#15. SKULLER III
On the water at the fringes of the town was a funeral procession. The crew stood silently on their skiff, Skuller and Tasha at the fore. She shook with grief, her body trembling like a dropped tin which rang out its dismay. Yet she stood silently, her only signs of feeling that taut vibration running through her flesh. There was not even sadness on her face, but anger. A deep well of it surged within, a cauldron of rancorous vengeance threatening to boil over.
It was Millek that was being put out to sea. Though there was no blood relation, it was Millek who had helped Tasha survive in this roughshod world of skulduggery and theft. It had been Millek who had connected Tasha and Skuller and given her a family. Millek, the storeman, always kept an eye out for those like her.
And it was Millek who had been stabbed twenty times for the food in his pantries.
It was a darkness all of them had to accept. With no Leyline, Djirama was on its own. Food, fuel, specialty goods, weapons, water purifiers. Everything that kept Djirama alive had now been cut off.

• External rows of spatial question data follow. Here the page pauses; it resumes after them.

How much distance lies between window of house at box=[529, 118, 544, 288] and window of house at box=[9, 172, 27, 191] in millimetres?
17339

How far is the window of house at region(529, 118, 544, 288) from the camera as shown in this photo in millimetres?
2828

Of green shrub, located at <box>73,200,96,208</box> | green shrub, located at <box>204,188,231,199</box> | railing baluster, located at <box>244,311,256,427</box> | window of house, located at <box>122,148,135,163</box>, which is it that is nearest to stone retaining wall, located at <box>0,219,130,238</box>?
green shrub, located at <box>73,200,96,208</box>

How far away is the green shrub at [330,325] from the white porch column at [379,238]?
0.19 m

Skuller couldn’t help but watch the procession with a macabre amusement. Hundred were gathered on the water’s edge to see Millek off, each one someone that he had helped shape into who they were now. But part of Skuller couldn’t help that this was going to be all their fates. One by one, people would drop, sent out to sea, until the last person in town perished, and they would be the only one who would not find rest in the water.
Skuller gave himself a dark, humorless laugh. He thought, “If it were me, I’d sail out to sea before that time came.”

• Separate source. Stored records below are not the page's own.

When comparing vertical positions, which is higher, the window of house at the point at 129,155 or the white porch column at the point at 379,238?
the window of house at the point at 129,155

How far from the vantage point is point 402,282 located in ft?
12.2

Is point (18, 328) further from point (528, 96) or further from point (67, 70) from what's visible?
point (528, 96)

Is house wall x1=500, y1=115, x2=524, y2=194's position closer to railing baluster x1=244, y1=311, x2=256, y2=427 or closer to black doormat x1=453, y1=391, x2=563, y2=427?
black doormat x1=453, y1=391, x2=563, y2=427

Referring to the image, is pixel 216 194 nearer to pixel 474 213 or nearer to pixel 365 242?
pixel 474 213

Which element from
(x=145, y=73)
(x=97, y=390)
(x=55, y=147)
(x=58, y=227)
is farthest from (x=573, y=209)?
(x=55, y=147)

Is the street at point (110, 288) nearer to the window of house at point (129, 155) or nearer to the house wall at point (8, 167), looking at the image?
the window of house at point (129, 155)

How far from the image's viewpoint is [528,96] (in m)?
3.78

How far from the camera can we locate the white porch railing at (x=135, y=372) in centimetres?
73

Now, Skuller found himself looking at all those gathered today. One question filled his mind, and it was so large it eeked its way out into the world through his lips. “Which one of you bastards did this?”
Tasha looked up to him, her shaking abated for the moment. The hatred in her eyes told him that she was wondering the same thing.

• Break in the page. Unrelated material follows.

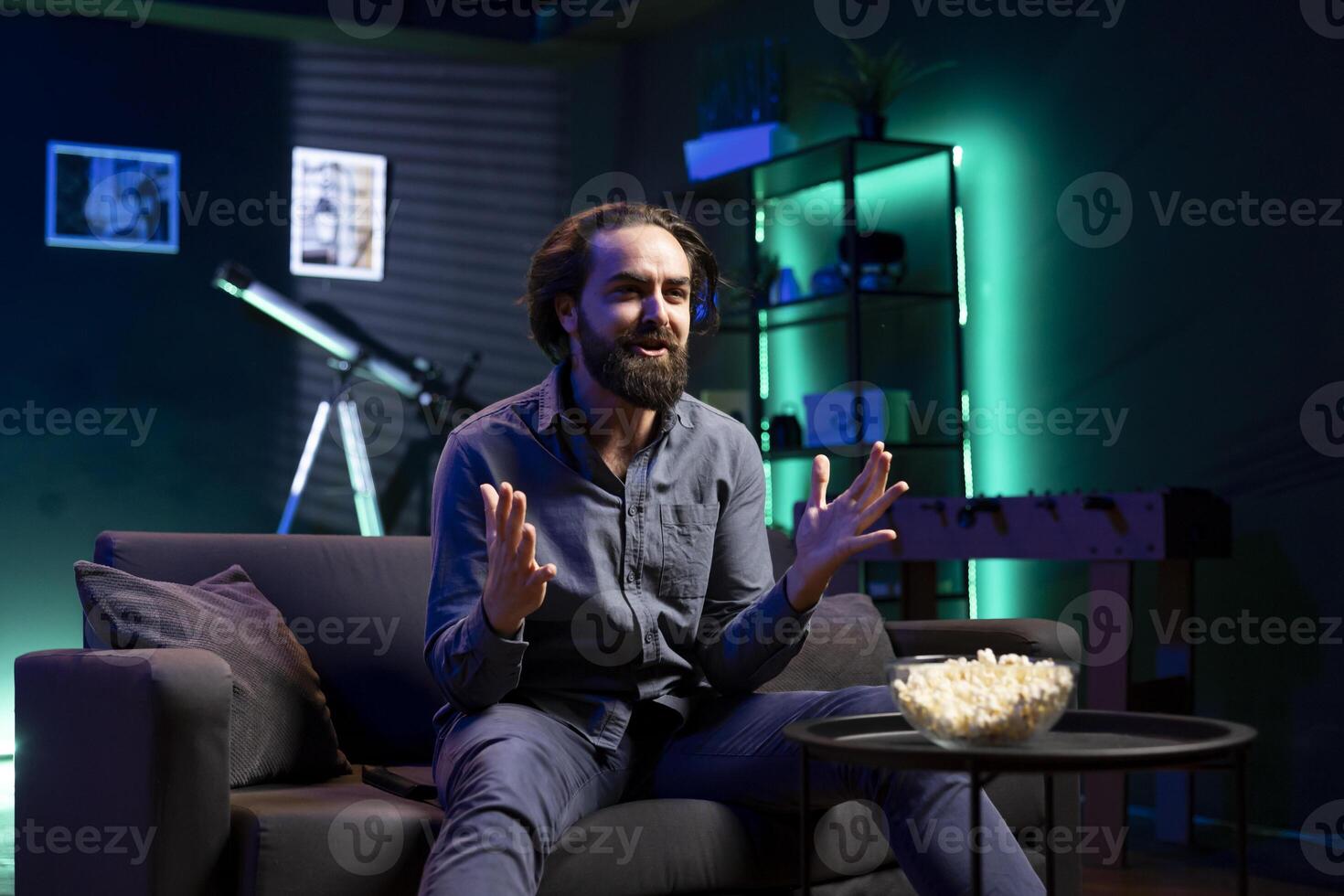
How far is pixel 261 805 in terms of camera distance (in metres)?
2.01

A slow drum beat began near the shaedrower that had been built for Millek. It had no urgency, no sense of purpose or destination. Then, the chanting began. It was Millek’s daughter, his only surviving family. Skuller thought that she was lucky to have been away that night otherwise she would have joined her father in the shaeds.
The song that was sung was one of ancient rites. Its words had lost all meaning, and in so had gained a whole new meaning to this land. A Call to the Shaed, to the place of darkness from which all arise. It was a lament to those lost, a sign to the universe that the grief and pain was real and as inextricable from reality as sunlight. The ocean, the ultimate portal to the Shaed, would take those in Djirama to their loved ones.
Skuller couldn’t help the tears that came to him. The song was one of grief alone to him, it contained none of the release that so many others gained from it. It reminded him of things lost he would rather not think about again. Some pains, even at his age, had not been dulled with time.
Silence overtook them all as Mellik’s boat was pushed off into the water. Though the current wasn’t very strong here, it would be enough to take him out to the ocean where the violent storms would deliver him to his wife.
As he and his crew returned to the Grotto, silence still lingered. Tasha’s pain was evident to them all, and even though she was confrontational on the best of days, she may have well have been covered in broken glass and razors for how good comforting did for her then.
So silence, it seemed, was the safest option between them all at this point.
But words were bubbling within Skuller. He was angry, sullen, but mostly he was feeling… betrayal? Ill defined, this feeling did not direct itself at anyone in particular, nor at any specific event. It was a general betrayal towards the universe as a whole, as if his heart was screaming, “How could you do this to me?”
He sighed. Millek had been only two years younger than Skuller.
Their skiff pulled up to the dock and they were home, whatever that meant in times like this. As they walked down the roughshod wood, Skuller felt sick at the way this place existed now. They had consolidated all of their resources in the barracks, knowing that soon scavengers would try and sneak in, take what they could, and leave before being noticed.
This was a temporary measure, for when things became more desperate, and starvation lingered on the horizon, it would be the time for swordplay and gunfighting. That, at least, was something they were good at.
Regardless, the reality of the coming days did not give Skuller hope.
He had never foreseen what would occur, how could he? Yet still he was shaken by the intensity which the world was changing. Djirama was a place of the fringes. Its people were bats hanging in the dark rafters of the cosmos, unseen and unheard from unless you poked around in their domain.
Skuller had been born here, raised here, had never even consider leaving. Now, trapped, a part of him wished he had cut his losses and tried to find a new life somewhere else. His thoughts began to wander as they entered the main Keep.
He imagined a life for himself on Rackaman, tending to nobles and Magi and all other manner of fancy folk. He considered what a ranch-hands life on Botansa would be like, setting posts and herding cattle and tending sheep. He wondered about a great many places he had heard of and how different they were from Djirama. He imagined a thousand different Skullers walking the streets of these many realms, each having a different life, a different mind, a different soul.
Perhaps one of them, hopefully, would be happy. The Skuller in Djirama was most certainly not.